Deep learning models trained on large-scale biological data, from genome-wide functional assays to digitized histopathology slides, now achieve strong predictive performance across a wide range of tasks. This predictive capability has opened the door to two further uses: designing new biological entities with desired properties, and interpreting what these models have learned about underlying mechanisms. In this talk, I will present efforts from my group along each of these directions. First, I will introduce a causal refinement framework that improves the generalization of pre-trained genomic models by integrating locus-specific perturbation data from MPRA and CRISPRi screens through continual learning, allowing models to incorporate causal information while preserving previously learned knowledge.

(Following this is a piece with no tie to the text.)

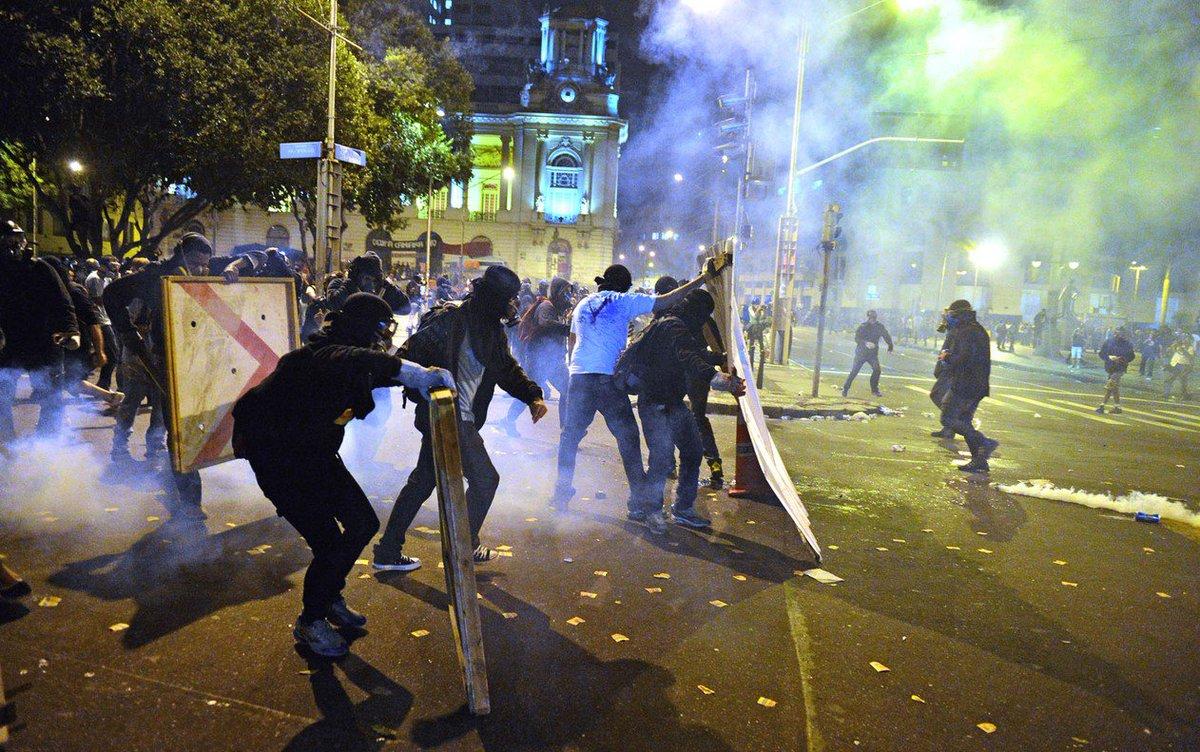 Justiça do RJ condena 23 ativistas envolvidos em protestos de 2013 e 2014 https://t.co/cPi8XFNtuF #G1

Next, I will present DNA Discrete Diffusion (D3), a generative framework for designing regulatory DNA with tunable, cell type-specific activity that also yields representations useful for downstream supervised tasks. Finally, I will describe PICASSO, an approach that uses sparse dictionary learning to interpret and steer histopathology foundation models through counterfactuals over learned morphological concepts. Together, these efforts show how predictive, generative, and interpretive AI can advance biological discovery across modalities, from regulatory DNA to histopathology.

Bio:
Dr. Peter Koo is an Associate Professor at the Simons Center for Quantitative Biology at Cold Spring Harbor Laboratory, where he leads a research group at the intersection of machine learning and genomics. His lab develops interpretable and generalizable deep learning frameworks to decode the regulatory genome, spanning innovations in biologically informed model architectures, robust training strategies, and explainable AI methods for uncovering how DNA sequences control gene expression. Beyond genomics, his group also advances interpretable methods for foundation models in histopathology, aiming to reveal biologically meaningful representations in complex tissue images. By tightly integrating advances in machine learning with fundamental questions in gene regulation and disease biology, his research seeks to transform how models generate and test biological hypotheses, paving the way for more mechanistic and predictive genomics. Dr. Koo received his Ph.D. in Physics from Yale University and completed his postdoctoral training at Harvard University, where he transitioned into deep learning for biological sequence analysis.